### Task input ###

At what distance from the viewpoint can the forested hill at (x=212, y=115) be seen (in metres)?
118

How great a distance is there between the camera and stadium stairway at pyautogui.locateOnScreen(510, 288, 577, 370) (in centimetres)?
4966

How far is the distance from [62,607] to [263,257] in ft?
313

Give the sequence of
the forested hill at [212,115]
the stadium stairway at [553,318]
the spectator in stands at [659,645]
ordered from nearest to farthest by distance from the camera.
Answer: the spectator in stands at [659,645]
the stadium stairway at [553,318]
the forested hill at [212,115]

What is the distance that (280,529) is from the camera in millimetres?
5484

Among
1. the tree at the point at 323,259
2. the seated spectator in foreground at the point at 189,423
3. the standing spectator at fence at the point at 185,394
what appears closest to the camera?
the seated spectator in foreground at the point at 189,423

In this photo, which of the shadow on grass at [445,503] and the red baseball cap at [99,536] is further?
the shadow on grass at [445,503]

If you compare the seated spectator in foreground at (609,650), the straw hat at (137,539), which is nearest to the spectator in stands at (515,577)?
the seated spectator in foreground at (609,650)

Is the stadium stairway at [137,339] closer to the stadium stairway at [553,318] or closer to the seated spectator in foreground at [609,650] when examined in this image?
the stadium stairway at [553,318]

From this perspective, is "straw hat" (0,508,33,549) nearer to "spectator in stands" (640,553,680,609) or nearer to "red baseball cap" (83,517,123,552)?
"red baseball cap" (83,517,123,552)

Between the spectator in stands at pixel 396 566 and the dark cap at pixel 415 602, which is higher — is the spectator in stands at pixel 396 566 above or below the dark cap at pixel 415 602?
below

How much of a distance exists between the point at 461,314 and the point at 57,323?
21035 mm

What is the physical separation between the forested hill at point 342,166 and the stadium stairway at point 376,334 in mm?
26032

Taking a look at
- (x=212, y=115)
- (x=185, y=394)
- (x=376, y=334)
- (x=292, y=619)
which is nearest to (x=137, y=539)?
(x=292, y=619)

###
### Task input ###

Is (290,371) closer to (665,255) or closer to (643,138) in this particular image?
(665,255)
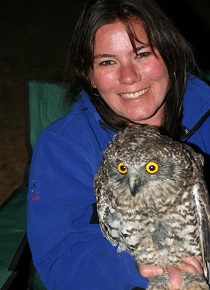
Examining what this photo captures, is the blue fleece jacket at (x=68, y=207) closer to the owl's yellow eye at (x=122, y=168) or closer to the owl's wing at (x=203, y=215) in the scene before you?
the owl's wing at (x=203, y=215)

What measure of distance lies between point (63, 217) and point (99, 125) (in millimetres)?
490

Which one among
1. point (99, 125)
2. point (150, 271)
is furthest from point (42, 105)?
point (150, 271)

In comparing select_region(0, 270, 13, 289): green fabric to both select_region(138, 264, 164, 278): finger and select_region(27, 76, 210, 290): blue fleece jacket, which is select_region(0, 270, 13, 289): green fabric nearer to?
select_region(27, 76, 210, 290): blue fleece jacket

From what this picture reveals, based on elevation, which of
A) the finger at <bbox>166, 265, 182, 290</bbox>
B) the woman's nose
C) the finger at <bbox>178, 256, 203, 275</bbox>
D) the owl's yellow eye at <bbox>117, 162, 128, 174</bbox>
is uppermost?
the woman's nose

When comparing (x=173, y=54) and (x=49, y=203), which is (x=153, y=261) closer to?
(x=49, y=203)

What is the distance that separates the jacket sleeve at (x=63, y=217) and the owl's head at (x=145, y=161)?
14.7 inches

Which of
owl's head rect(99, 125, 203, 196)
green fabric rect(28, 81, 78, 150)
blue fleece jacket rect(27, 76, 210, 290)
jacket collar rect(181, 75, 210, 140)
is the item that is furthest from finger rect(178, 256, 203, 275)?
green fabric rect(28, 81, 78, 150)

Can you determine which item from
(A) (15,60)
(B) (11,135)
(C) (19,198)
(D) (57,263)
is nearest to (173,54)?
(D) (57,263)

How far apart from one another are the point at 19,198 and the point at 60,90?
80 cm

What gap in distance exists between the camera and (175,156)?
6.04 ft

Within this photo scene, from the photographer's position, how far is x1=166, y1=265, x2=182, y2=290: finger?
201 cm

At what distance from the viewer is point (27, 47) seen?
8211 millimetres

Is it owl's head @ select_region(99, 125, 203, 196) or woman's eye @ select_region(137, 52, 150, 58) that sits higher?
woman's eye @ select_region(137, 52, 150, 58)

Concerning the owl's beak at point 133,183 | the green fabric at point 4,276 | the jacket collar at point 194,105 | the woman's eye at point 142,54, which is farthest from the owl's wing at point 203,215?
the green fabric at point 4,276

###

**Stated exercise**: Return each line from the material above that contains the word "collar", copying every such line in full, and treat uppercase and lowercase letters as different.

**Finished answer**:
jacket collar rect(181, 75, 210, 140)
Concerning the owl's beak at point 133,183 | the green fabric at point 4,276 | the jacket collar at point 194,105 | the woman's eye at point 142,54, which is farthest from the owl's wing at point 203,215?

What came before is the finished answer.